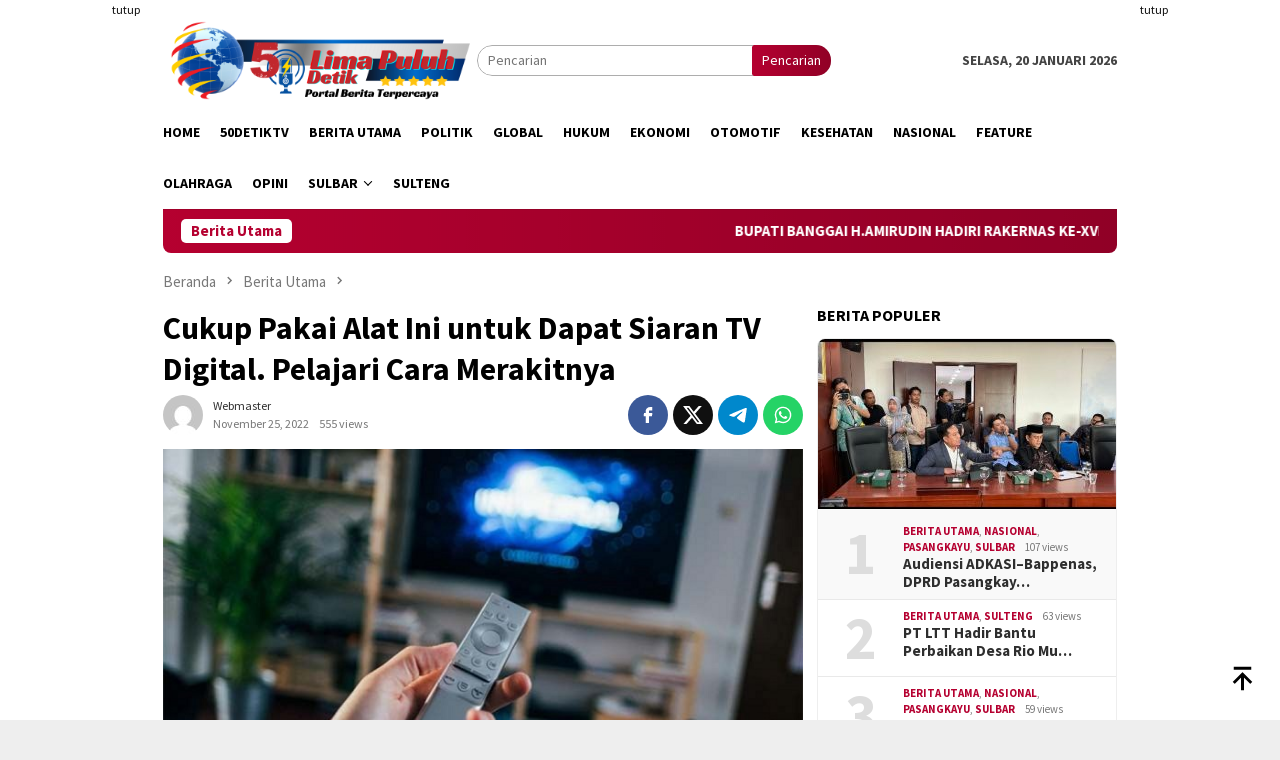

--- FILE ---
content_type: text/html; charset=utf-8
request_url: https://www.google.com/recaptcha/api2/aframe
body_size: 267
content:
<!DOCTYPE HTML><html><head><meta http-equiv="content-type" content="text/html; charset=UTF-8"></head><body><script nonce="dg-IzAc4d5N4idIGvRVfIw">/** Anti-fraud and anti-abuse applications only. See google.com/recaptcha */ try{var clients={'sodar':'https://pagead2.googlesyndication.com/pagead/sodar?'};window.addEventListener("message",function(a){try{if(a.source===window.parent){var b=JSON.parse(a.data);var c=clients[b['id']];if(c){var d=document.createElement('img');d.src=c+b['params']+'&rc='+(localStorage.getItem("rc::a")?sessionStorage.getItem("rc::b"):"");window.document.body.appendChild(d);sessionStorage.setItem("rc::e",parseInt(sessionStorage.getItem("rc::e")||0)+1);localStorage.setItem("rc::h",'1768883999343');}}}catch(b){}});window.parent.postMessage("_grecaptcha_ready", "*");}catch(b){}</script></body></html>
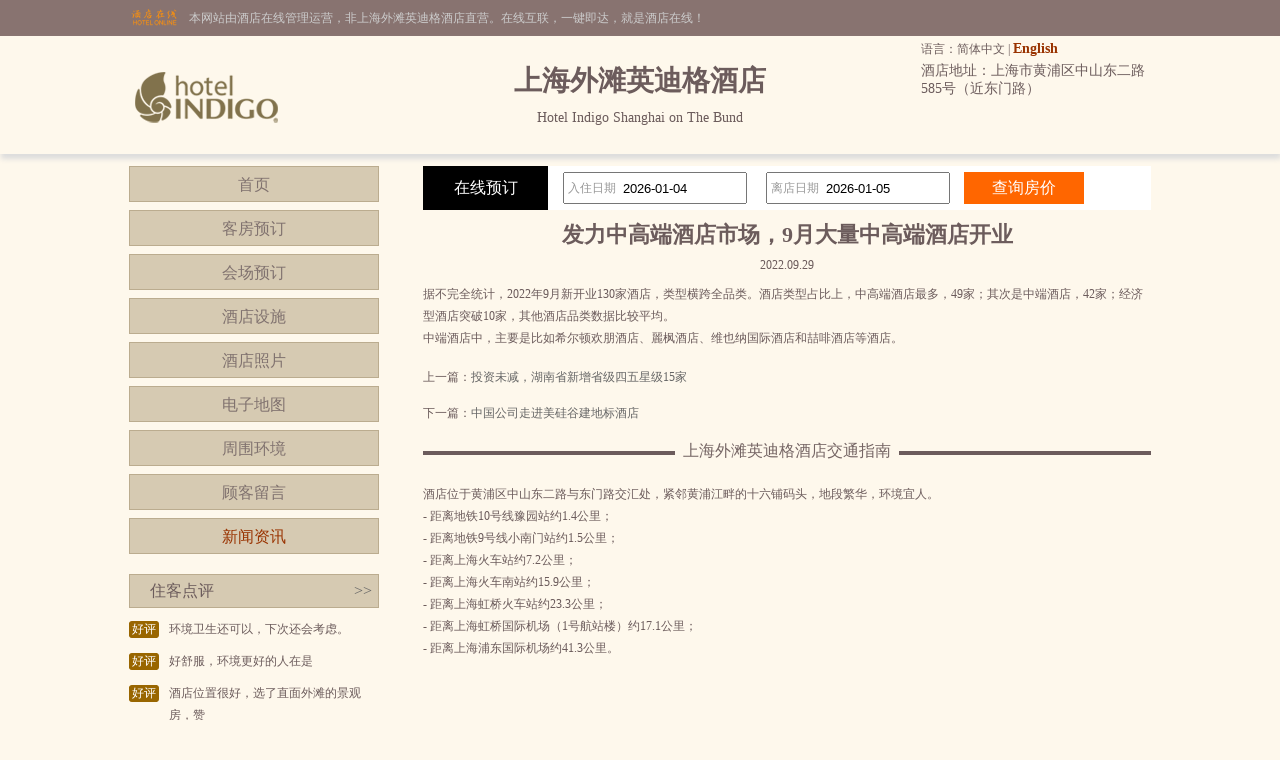

--- FILE ---
content_type: text/html; charset=utf-8
request_url: http://www.bund-hotel.cn/news_s59175.html
body_size: 3700
content:


<!DOCTYPE html PUBLIC "-//W3C//DTD XHTML 1.0 Transitional//EN" "http://www.w3.org/TR/xhtml1/DTD/xhtml1-transitional.dtd">

<html xmlns="http://www.w3.org/1999/xhtml">
<head>
<title>发力中高端酒店市场，9月大量中高端酒店开业-上海外滩英迪格酒店</title>
<meta name="description" content="上海外滩英迪格酒店（Hotel Indigo Shanghai on The Bund）是一家豪华型酒店，位于上海市黄浦区中山东二路585号（近东门路）,环境雅致，以人为本，提供细微贴心的服务。">
<meta name="Keywords" content="上海外滩英迪格酒店新闻资讯">
</head>
<body id="cbody"><link
  rel="stylesheet"
  type="text/css"
  href="assets/lib/jquery-ui-1.12.1.custom/jquery-ui.min.css"
/>
<link href="/template/p3/css/css.css" rel="stylesheet" type="text/css" />
<script
  type="text/javascript"
  src="/assets/lib/jquery/jquery-1.12.1.min.js"
></script>
<script
  type="text/javascript"
  src="/assets/lib/jquery-cookie/src/jquery.cookie.js"
></script>
<script
  type="text/javascript"
  src="/assets/lib/jquery-ui-1.12.1.custom/jquery-ui.min.js"
></script>
<script type="text/javascript" src="/assets/js/DateSelect.js"></script>
<div class="top-online-container">  <div class="pc">    <div class="online-logo">      <img src="/template/p3/images/logo-online.png" />    </div>    <div class="online-desc">本网站由酒店在线管理运营，非上海外滩英迪格酒店直营。在线互联，一键即达，就是酒店在线！    </div>  </div></div>
<div class="box-container">
  <div class="pc">
    <div class="topMenu">
      <ul>
        <li>
          <p>
            语言：简体中文 |
            <a href="http://.bund-hotel.cn/">English</a>
          </p>
        </li>
        <li></li>
      </ul>
    </div>
    <div class="top">
      <div class="logo">
        <a href="/" title="上海外滩英迪格酒店"
          ><img src="http://www.hotelfdl.com/pic/logo/2019/2019022847214837862953.png" alt="上海外滩英迪格酒店"
        /></a>
      </div>
      <div class="hTopInfo">
        <h1>上海外滩英迪格酒店</h1>
        <span class="hNameEn">Hotel Indigo Shanghai on The Bund</span>
      </div>
      <div class="hTopRight">
        <span class="phone">TEL:</span
        ><span class="address">酒店地址：上海市黄浦区中山东二路585号（近东门路）</span>
      </div>
    </div>
  </div>
</div>

<div class="pc">
  <div class="content">
    <div class="pcontent_l">
      <div class="menu">
        <ul>
          <li><a href="/index.html">首页</a></li>
          <li><a href="/rooms.html">客房预订</a></li>
          <li><a href="/ggMeeting.html">会场预订</a></li>
          <li><a href="/fuwu.html">酒店设施</a></li>
          <li><a href="/pics.html">酒店照片</a></li>
          <li><a href="/map.html">电子地图</a></li>
          <li><a href="/near.html">周围环境</a></li>
          <li><a href="/dianping.html">顾客留言</a></li>
          <li><a href="/news.html" class="cur">新闻资讯</a></li>
        </ul>
      </div>

      <div class="comment">
        <div class="title">
          住客点评<span class="icon_r"
            ><a href="/dianping.html">&gt;&gt;</a></span
          >
        </div>
        <div class="list">
          <ul>
                        <li>
              <div class="com_l">好评</div>
              <div class="com_r">环境卫生还可以，下次还会考虑。</div>
            </li>
            <li>
              <div class="com_l">好评</div>
              <div class="com_r">好舒服，环境更好的人在是</div>
            </li>
            <li>
              <div class="com_l">好评</div>
              <div class="com_r">酒店位置很好，选了直面外滩的景观房，赞</div>
            </li>
            <li>
              <div class="com_l">好评</div>
              <div class="com_r">位置很好，设施完善，早餐垃圾！</div>
            </li>
            <li>
              <div class="com_l">好评</div>
              <div class="com_r">一定要住江景房！从房间的落地窗可看到外滩迷人的景色。设施高档、智能化，早餐精致、丰富...</div>
            </li>

          </ul>
        </div>
      </div>
    </div>

    <div class="pcontent_r">
      <div class="bookingFrm">
        <form action="/rooms.html" method="post">
          <div class="title">在线预订</div>
          <div class="dateCheck">
            <input
              type="text"
              name="checkindate"
              id="checkindate"
              readonly="readonly"
            /><span class="dateword">入住日期</span>
          </div>
          <div class="dateCheck">
            <input
              type="text"
              name="checkoutdate"
              id="checkoutdate"
              readonly="readonly"
            /><span class="dateword">离店日期</span>
          </div>
          <div class="frmSubmit">
            <input id="setCheckDate" type="submit" value="查询房价" />
          </div>
        </form>
      </div>

      <div class="newstitle">
        <h2>发力中高端酒店市场，9月大量中高端酒店开业</h2>
        <span class="datejoin">2022.09.29</span>
      </div>
      <div class="newscontent"><div>
	据不完全统计，2022年9月新开业130家酒店，类型横跨全品类。酒店类型占比上，中高端酒店最多，49家；其次是中端酒店，42家；经济型酒店突破10家，其他酒店品类数据比较平均。</div>
<div>
	中端酒店中，主要是比如希尔顿欢朋酒店、麗枫酒店、维也纳国际酒店和喆啡酒店等酒店。</div>
</div>
      <div class="newsPreNext">
        <p>上一篇：<a href="/news_s59174.html" title="投资未减，湖南省新增省级四五星级15家">投资未减，湖南省新增省级四五星级15家</a></p>
        <p>下一篇：<a href="/news_s59176.html" title="中国公司走进美硅谷建地标酒店">中国公司走进美硅谷建地标酒店</a></p>
      </div>
      <div class="pageMenu">
        <span class="line"></span><span class="name">上海外滩英迪格酒店交通指南</span>
      </div>
      <div class="bookDes">酒店位于黄浦区中山东二路与东门路交汇处，紧邻黄浦江畔的十六铺码头，地段繁华，环境宜人。<br />- 距离地铁10号线豫园站约1.4公里；<br />- 距离地铁9号线小南门站约1.5公里；<br />- 距离上海火车站约7.2公里；<br />- 距离上海火车南站约15.9公里；<br />- 距离上海虹桥火车站约23.3公里；<br />- 距离上海虹桥国际机场（1号航站楼）约17.1公里；<br />- 距离上海浦东国际机场约41.3公里。</div>
    </div>
  </div>
</div>

<div class="pc100">
  <div class="pc">
    <div class="footer">
      <a href="/" title="上海外滩英迪格酒店">网站首页</a> |
      <a href="/aboutUs.html" title="关于我们">关于我们</a> |
      <a href="/zhaopin.html" title="人才招聘">人才招聘</a><br />
      Copyright @bund-hotel.cn All rights reserved<br />
      中国•上海　上海外滩英迪格酒店(电话021-33029999)　Hotel Indigo Shanghai on The Bund
      <script type="text/javascript">var cnzz_protocol = (("https:" == document.location.protocol) ? " https://" : " http://");document.write(unescape("%3Cspan id='cnzz_stat_icon_5737925'%3E%3C/span%3E%3Cscript src='" + cnzz_protocol + "s6.cnzz.com/stat.php%3Fid%3D5737925%26show%3Dpic' type='text/javascript'%3E%3C/script%3E"));</script>
    </div>
  </div>
</div>
</body>
</html>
----------
▶ **Problem to solve**
Check each line of the records for "近东门路" and copy the ones that contain it.

▶ **Result of this exercise**
<meta name="description" content="上海外滩英迪格酒店（Hotel Indigo Shanghai on The Bund）是一家豪华型酒店，位于上海市黄浦区中山东二路585号（近东门路）,环境雅致，以人为本，提供细微贴心的服务。">
        ><span class="address">酒店地址：上海市黄浦区中山东二路585号（近东门路）</span>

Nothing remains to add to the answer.